I found this last year, two miles in up on a ridge during the muzzleloader.
I think it’s peanuts, the bear got into a campers stash And made off with their goods.


----------



## Kevin D (Sep 15, 2007)

Acorn shells?


----------



## taxidermist (Sep 11, 2007)

Pistachios?


----------



## MooseMeat (Dec 27, 2017)

Tracer corn!


----------



## Fowlmouth (Oct 4, 2008)

Betos Burrito Supreme!


----------



## Ray (May 10, 2018)

Honestly, all of these answers are acceptable but there can only be one winner, it was most definitely betos 😂


----------



## DallanC (Jan 13, 2009)

I have a old doe that sneaks in my back yard to eat the grape leaves... she leaves big turds like that.

-DallanC


----------



## AF CYN (Mar 19, 2009)

Those really do look like peanuts!


----------



## KineKilla (Jan 28, 2011)

I didn't think anyone would find that! 

Sent from my SM-N976U using Tapatalk


----------



## Fowlmouth (Oct 4, 2008)

It would be concerning if there was toilet paper on the ground by it.


----------



## Critter (Mar 20, 2010)

Fowlmouth said:


> It would be concerning if there was toilet paper on the ground by it.
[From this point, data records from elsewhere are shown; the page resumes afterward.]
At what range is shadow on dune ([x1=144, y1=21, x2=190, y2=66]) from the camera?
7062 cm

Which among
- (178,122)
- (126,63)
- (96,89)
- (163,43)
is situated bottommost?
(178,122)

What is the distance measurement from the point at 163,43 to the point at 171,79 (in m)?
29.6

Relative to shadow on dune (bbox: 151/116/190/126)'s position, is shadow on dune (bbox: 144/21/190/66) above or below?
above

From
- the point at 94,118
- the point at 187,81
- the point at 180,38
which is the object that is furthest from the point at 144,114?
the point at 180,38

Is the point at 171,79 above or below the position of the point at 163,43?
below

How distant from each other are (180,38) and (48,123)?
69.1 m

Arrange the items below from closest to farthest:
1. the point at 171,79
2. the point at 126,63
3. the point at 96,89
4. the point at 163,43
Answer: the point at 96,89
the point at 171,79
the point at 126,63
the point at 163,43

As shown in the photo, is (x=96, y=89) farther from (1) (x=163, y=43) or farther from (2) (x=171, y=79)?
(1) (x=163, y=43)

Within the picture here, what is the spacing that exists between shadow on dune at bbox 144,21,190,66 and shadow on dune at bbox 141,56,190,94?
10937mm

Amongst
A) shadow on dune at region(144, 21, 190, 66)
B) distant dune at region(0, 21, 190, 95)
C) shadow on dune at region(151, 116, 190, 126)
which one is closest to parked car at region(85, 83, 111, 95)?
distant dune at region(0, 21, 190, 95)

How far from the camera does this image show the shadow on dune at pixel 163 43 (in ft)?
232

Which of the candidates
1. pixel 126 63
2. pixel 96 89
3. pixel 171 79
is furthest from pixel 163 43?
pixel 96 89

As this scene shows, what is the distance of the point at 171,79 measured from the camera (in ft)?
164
TP just blows away into the next camp

Sent from my SM-A426U using Tapatalk


----------



## Ray (May 10, 2018)

Critter said:


> TP just blows away into the next camp
> 
> Sent from my SM-A426U using Tapatalk


that’s why I always place mine strategically 😎


----------



## caddis8 (Sep 10, 2007)

Choke cherries or some berry would be my guess.


----------



## bowgy (Oct 10, 2007)

A taste test would confirm peanuts, let us know how that goes


----------



## Ray (May 10, 2018)

bowgy said:


> A taste test would confirm peanuts, let us know how that goes


way ahead of ya, it was indeed, peanuts.


----------



## 2:22 (Jan 31, 2013)

Pine nuts is my guess


----------



## taxidermist (Sep 11, 2007)

Ray said:


> way ahead of ya, it was indeed, peanuts.


I was wondering if there was a correct answer to your question. Good to know that the 10 cases of P-Nut Butter I have for mixing up bait this fall won't go to waste.


----------